>> BEGIN EXCERPTED RECORDS
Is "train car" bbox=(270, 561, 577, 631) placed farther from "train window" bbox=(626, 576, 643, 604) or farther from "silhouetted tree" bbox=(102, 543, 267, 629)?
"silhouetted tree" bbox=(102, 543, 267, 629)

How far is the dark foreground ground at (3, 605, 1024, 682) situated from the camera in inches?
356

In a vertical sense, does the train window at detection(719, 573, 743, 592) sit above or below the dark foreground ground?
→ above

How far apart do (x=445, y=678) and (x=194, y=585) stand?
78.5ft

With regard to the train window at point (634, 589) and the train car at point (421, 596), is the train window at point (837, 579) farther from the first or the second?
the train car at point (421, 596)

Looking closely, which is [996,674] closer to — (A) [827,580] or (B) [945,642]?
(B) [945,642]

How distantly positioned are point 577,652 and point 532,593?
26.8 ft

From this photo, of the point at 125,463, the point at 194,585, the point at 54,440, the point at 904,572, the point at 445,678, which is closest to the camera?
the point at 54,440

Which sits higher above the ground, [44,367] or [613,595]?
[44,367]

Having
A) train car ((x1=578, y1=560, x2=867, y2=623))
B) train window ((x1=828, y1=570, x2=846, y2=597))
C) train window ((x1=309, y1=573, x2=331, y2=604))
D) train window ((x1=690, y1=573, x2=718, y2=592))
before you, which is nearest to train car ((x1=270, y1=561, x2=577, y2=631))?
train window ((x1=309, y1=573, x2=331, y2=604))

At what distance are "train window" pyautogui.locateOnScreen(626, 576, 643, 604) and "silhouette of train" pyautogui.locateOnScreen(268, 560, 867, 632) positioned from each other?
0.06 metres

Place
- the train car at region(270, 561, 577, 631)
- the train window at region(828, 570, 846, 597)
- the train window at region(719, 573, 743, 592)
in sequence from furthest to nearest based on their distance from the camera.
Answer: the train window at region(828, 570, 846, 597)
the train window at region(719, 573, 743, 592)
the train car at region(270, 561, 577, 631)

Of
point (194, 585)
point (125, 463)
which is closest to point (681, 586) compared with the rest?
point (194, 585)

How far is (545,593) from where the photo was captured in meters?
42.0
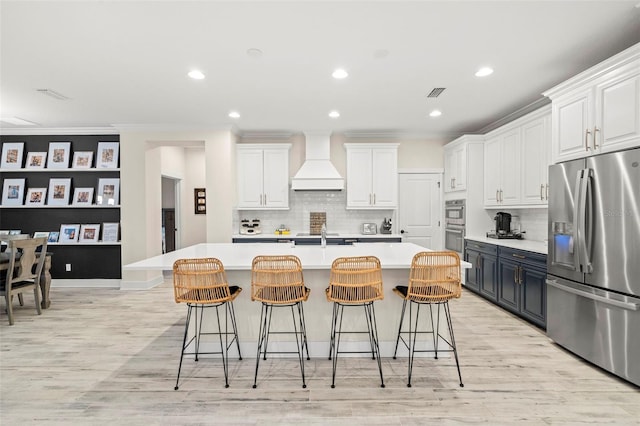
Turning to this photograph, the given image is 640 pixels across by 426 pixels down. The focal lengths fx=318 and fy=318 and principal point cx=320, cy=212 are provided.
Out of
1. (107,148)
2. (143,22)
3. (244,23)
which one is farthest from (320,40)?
(107,148)

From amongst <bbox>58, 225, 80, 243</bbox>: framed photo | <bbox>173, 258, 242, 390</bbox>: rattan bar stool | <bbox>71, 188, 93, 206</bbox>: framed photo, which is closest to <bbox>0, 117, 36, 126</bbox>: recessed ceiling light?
<bbox>71, 188, 93, 206</bbox>: framed photo

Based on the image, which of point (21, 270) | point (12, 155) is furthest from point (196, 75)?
point (12, 155)

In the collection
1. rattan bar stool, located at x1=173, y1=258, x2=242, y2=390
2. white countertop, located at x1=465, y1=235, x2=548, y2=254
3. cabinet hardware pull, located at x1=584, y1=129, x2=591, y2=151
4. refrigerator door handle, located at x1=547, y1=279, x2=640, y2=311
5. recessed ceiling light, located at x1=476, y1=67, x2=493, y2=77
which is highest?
recessed ceiling light, located at x1=476, y1=67, x2=493, y2=77

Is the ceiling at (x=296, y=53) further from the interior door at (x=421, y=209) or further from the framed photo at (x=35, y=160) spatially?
the interior door at (x=421, y=209)

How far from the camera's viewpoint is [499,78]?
353 cm

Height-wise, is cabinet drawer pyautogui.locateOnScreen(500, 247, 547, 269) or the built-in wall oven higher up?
the built-in wall oven

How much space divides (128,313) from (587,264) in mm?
5196

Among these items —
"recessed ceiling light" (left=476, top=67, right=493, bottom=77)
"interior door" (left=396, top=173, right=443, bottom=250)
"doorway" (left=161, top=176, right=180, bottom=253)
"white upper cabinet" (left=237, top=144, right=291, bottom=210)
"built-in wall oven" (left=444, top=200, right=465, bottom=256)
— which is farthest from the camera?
"doorway" (left=161, top=176, right=180, bottom=253)

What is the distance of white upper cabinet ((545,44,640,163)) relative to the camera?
245 cm

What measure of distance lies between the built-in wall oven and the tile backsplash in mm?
1035

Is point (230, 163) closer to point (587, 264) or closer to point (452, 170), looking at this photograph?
point (452, 170)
>> END EXCERPTED RECORDS
=== THE PROBLEM ===
Rewrite the items between the lines holding "How far apart" and "0.06 metres", inclusive, changing "silhouette of train" to "train silhouette" and keeping everything else the same.

=== SOLUTION TO THE PROBLEM ===
How far apart do (x=445, y=678) and (x=194, y=585) stand?
78.5ft

With regard to the train window at point (634, 589) and the train car at point (421, 596), is the train window at point (837, 579) farther from the first or the second?
the train car at point (421, 596)

Looking closely, which is [996,674] closer to — (A) [827,580] or (B) [945,642]?
(B) [945,642]

How distantly positioned are point 577,652 and point 532,593?
26.8 ft

From this photo, of the point at 125,463, the point at 194,585, the point at 54,440, the point at 904,572, the point at 445,678, which is closest to the camera?
the point at 54,440

Which sits higher above the ground, [44,367] or [613,595]?
[44,367]

Having
A) train car ((x1=578, y1=560, x2=867, y2=623))
B) train window ((x1=828, y1=570, x2=846, y2=597))
C) train window ((x1=309, y1=573, x2=331, y2=604))
D) train window ((x1=690, y1=573, x2=718, y2=592))
before you, which is nearest to train car ((x1=270, y1=561, x2=577, y2=631))?
train window ((x1=309, y1=573, x2=331, y2=604))

At what distance are "train window" pyautogui.locateOnScreen(626, 576, 643, 604) and "train silhouette" pyautogui.locateOnScreen(268, 560, 867, 632) positioned from each other?
0.06 metres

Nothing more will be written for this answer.